═══ Отрывок

Мало-помалу писатели-эмигранты начинают прикасаться к собственным биографиям (следуя требованиям окружения, в котором оказываются), составляют жития свои в пору эмиграции, потому что именно этого от них ждут, а они и не прочь. Мало-помалу многие приспосабливаются к образу-стереотипу, который их окружение приписывает эмигранту. Многие довольствуются участием в жанре социологии.
Среди не слишком многочисленных в эмиграции югославских интеллектуалов есть такие, кто радостно подчеркивает свою причастность к борьбе против сербского или хорватского национализма (не забывая упомянуть при этом, что они также являлись и жертвами коммунистической идеологии), хотя на самом деле они оказались за границей просто потому, что не захотели воевать. Попадаются и такие, кто публично заявляет, дескать, мы бежали от диктаторов, хотя на самом деле не исключено, что от собственных жен. Есть такие, кто утверждает, будто бежали от национализма, но, если им предложат, охотно принимают на себя роль представителей своей национальной литературы за рубежом. Эти усвоили урок: выдавать себя за антинационалиста легко, трудней оставаться националистом. Даже Западная Европа не выносит национально нейтральных: самодовольной западноевропейской идеологии мультикультурализма требуются четко выраженные культурно-этнические индивидуальности, дабы щедро даровать им свободу самоопределения.
В общем, с подозрением относясь к государствам и обществам (этому научила их жизнь), многие эмигранты одной ногой пребывают в одном государстве, другой — в другом. Никогда не знаешь, когда что пригодится. Словом, эмиграция, этот общепризнанный уход от социальной лжи, трансформируется в новую ложь. Со временем эмигрировавшие личности приспосабливаются к образу, которого, как они считают, от них ждут. И этим напоминают нам конферансье-профессионалов, которые прекрасно знают нравы своей публики.
Писатель-эмигрант и его «родина»
Прежде всего, не жалуйся. Над тобой посмеются. За Жалобой снова последуют оскорбления, те же, что и прежде, без особых вариаций; стоит ли стараться, метать бисер? (Виктор Гюго)
Очень редко люди, меняя привычное окружение, проделывают это, полностью отдавая себе отчет, что это навсегда. Навсегда ли, нет ли, но для эмигранта именно среда, которую он оставил (а не абстрактное понятие «родина»), остается больным местом.

══════
═══ Список записей

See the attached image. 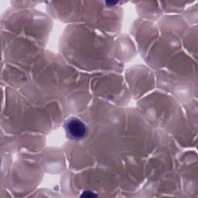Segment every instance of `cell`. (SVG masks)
Segmentation results:
<instances>
[{"mask_svg": "<svg viewBox=\"0 0 198 198\" xmlns=\"http://www.w3.org/2000/svg\"><path fill=\"white\" fill-rule=\"evenodd\" d=\"M64 129L67 136L70 139L79 141L84 139L87 135V126L78 118L72 117L66 121Z\"/></svg>", "mask_w": 198, "mask_h": 198, "instance_id": "cell-1", "label": "cell"}, {"mask_svg": "<svg viewBox=\"0 0 198 198\" xmlns=\"http://www.w3.org/2000/svg\"><path fill=\"white\" fill-rule=\"evenodd\" d=\"M117 3H118V2H106V3H105V4L109 5V6H114V5L117 4Z\"/></svg>", "mask_w": 198, "mask_h": 198, "instance_id": "cell-3", "label": "cell"}, {"mask_svg": "<svg viewBox=\"0 0 198 198\" xmlns=\"http://www.w3.org/2000/svg\"><path fill=\"white\" fill-rule=\"evenodd\" d=\"M81 196H83V197H95L97 196V194H95L94 192L92 191H84L83 192V193L81 195Z\"/></svg>", "mask_w": 198, "mask_h": 198, "instance_id": "cell-2", "label": "cell"}]
</instances>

══════

Перепишите из отрывка об эмигрантах кусок, который начинается словами «Мало-помалу писатели-эмигранты начинают» и заканчивается словами «в жанре социологии.», поменяв в нём «писатели-эмигранты» на «литераторы-эмигранты».

◆ Ответ на задание
Мало-помалу литераторы-эмигранты начинают прикасаться к собственным биографиям (следуя требованиям окружения, в котором оказываются), составляют жития свои в пору эмиграции, потому что именно этого от них ждут, а они и не прочь. Мало-помалу многие приспосабливаются к образу-стереотипу, который их окружение приписывает эмигранту. Многие довольствуются участием в жанре социологии.